Single by Brad Paisley

from the album Time Well Wasted
- Released: May 9, 2005
- Recorded: 2005
- Genre: Country
- Length: 4:52 (album version) 4:09 (single version)
- Label: Arista Nashville
- Songwriter: Brad Paisley
- Producer: Frank Rogers

Brad Paisley singles chronology
| "Mud on the Tires" (2004) | "Alcohol" (2005) | "When I Get Where I'm Going" (2005) |

= Alcohol (Brad Paisley song) =

2005 single by Brad Paisley

"Alcohol" is a song written and recorded by American country music singer Brad Paisley. It was released on May 9, 2005, as the lead single from Paisley's album Time Well Wasted (2005), reaching number 4 on the Billboard Hot Country Songs chart. It also peaked at number 28 on the U.S. Billboard Hot 100. It was nominated for two Grammys: Best Country Song and Best Country Male Vocal. Joseph Gordon-Levitt covered it in 2011.

==Content==
The song is a mid-tempo in 6/8 time signature and the key of C major, but down tuned in the original recording. In the song, Paisley personifies alcoholic beverages in general, describing the various influences that the beverages have on certain people (such as "Helping white people dance"), and the effects it can have on one's life ("I can make you new friends, or get you fired from work"), ultimately stating "You'll have some of the best times you'll never remember, with me, Alcohol".

==Critical reception==
Kevin John Coyne, reviewing the song for Country Universe, gave it a positive rating. He says that Paisley pulls the song off with "good taste and great humor."

==Music video==
The music video was directed by Jim Shea. It features Little Jimmy Dickens, who puts a lampshade on his head. It was released in June 2005. A newer, 3D live version of the video, directed by Scott Scovill, was released in late 2010.

==Chart performance==
The song debuted at number 60 on the U.S. Billboard Hot Country Singles & Tracks for the week ending May 7, 2005.

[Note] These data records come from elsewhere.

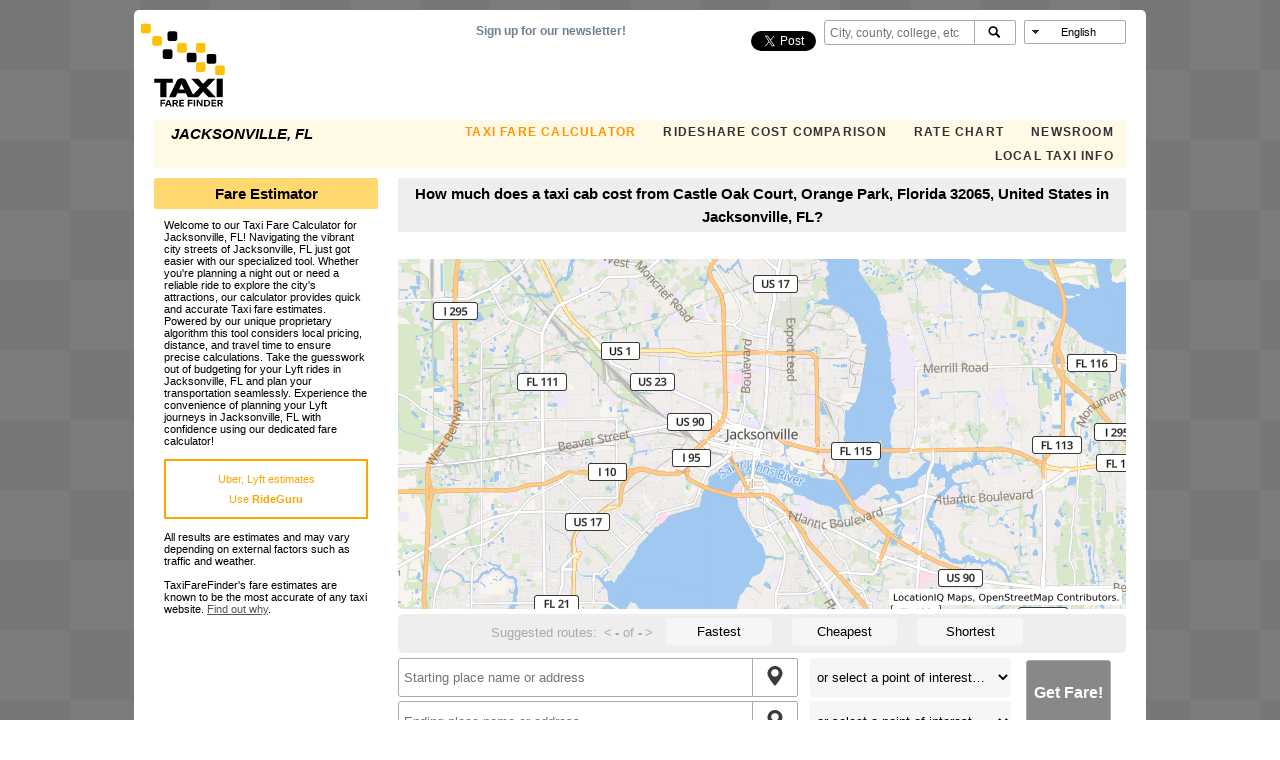

--- FILE ---
content_type: text/html; charset=utf-8
request_url: https://www.google.com/recaptcha/api2/aframe
body_size: 267
content:
<!DOCTYPE HTML><html><head><meta http-equiv="content-type" content="text/html; charset=UTF-8"></head><body><script nonce="kbdBDfex-NyJo8V-pa3GMA">/** Anti-fraud and anti-abuse applications only. See google.com/recaptcha */ try{var clients={'sodar':'https://pagead2.googlesyndication.com/pagead/sodar?'};window.addEventListener("message",function(a){try{if(a.source===window.parent){var b=JSON.parse(a.data);var c=clients[b['id']];if(c){var d=document.createElement('img');d.src=c+b['params']+'&rc='+(localStorage.getItem("rc::a")?sessionStorage.getItem("rc::b"):"");window.document.body.appendChild(d);sessionStorage.setItem("rc::e",parseInt(sessionStorage.getItem("rc::e")||0)+1);localStorage.setItem("rc::h",'1769199017268');}}}catch(b){}});window.parent.postMessage("_grecaptcha_ready", "*");}catch(b){}</script></body></html>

| Chart (2005) | Peak position |
|---|---|
| Canada Country (Radio & Records) | 6 |
| US Billboard Hot 100 | 28 |
| US Hot Country Songs (Billboard) | 4 |

===Year-end charts===

| Chart (2005) | Position |
|---|---|
| US Country Songs (Billboard) | 24 |

==Certifications==

| Region | Certification | Certified units/sales |
| Canada (Music Canada) | Gold | 40,000^{‡} |
| United States (RIAA) | Gold | 500,000^{*} |
Ringtone
| United States (RIAA) | Gold | 500,000^{*} |
^{*} Sales figures based on certification alone. ^{‡} Sales+streaming figures based on certification alone.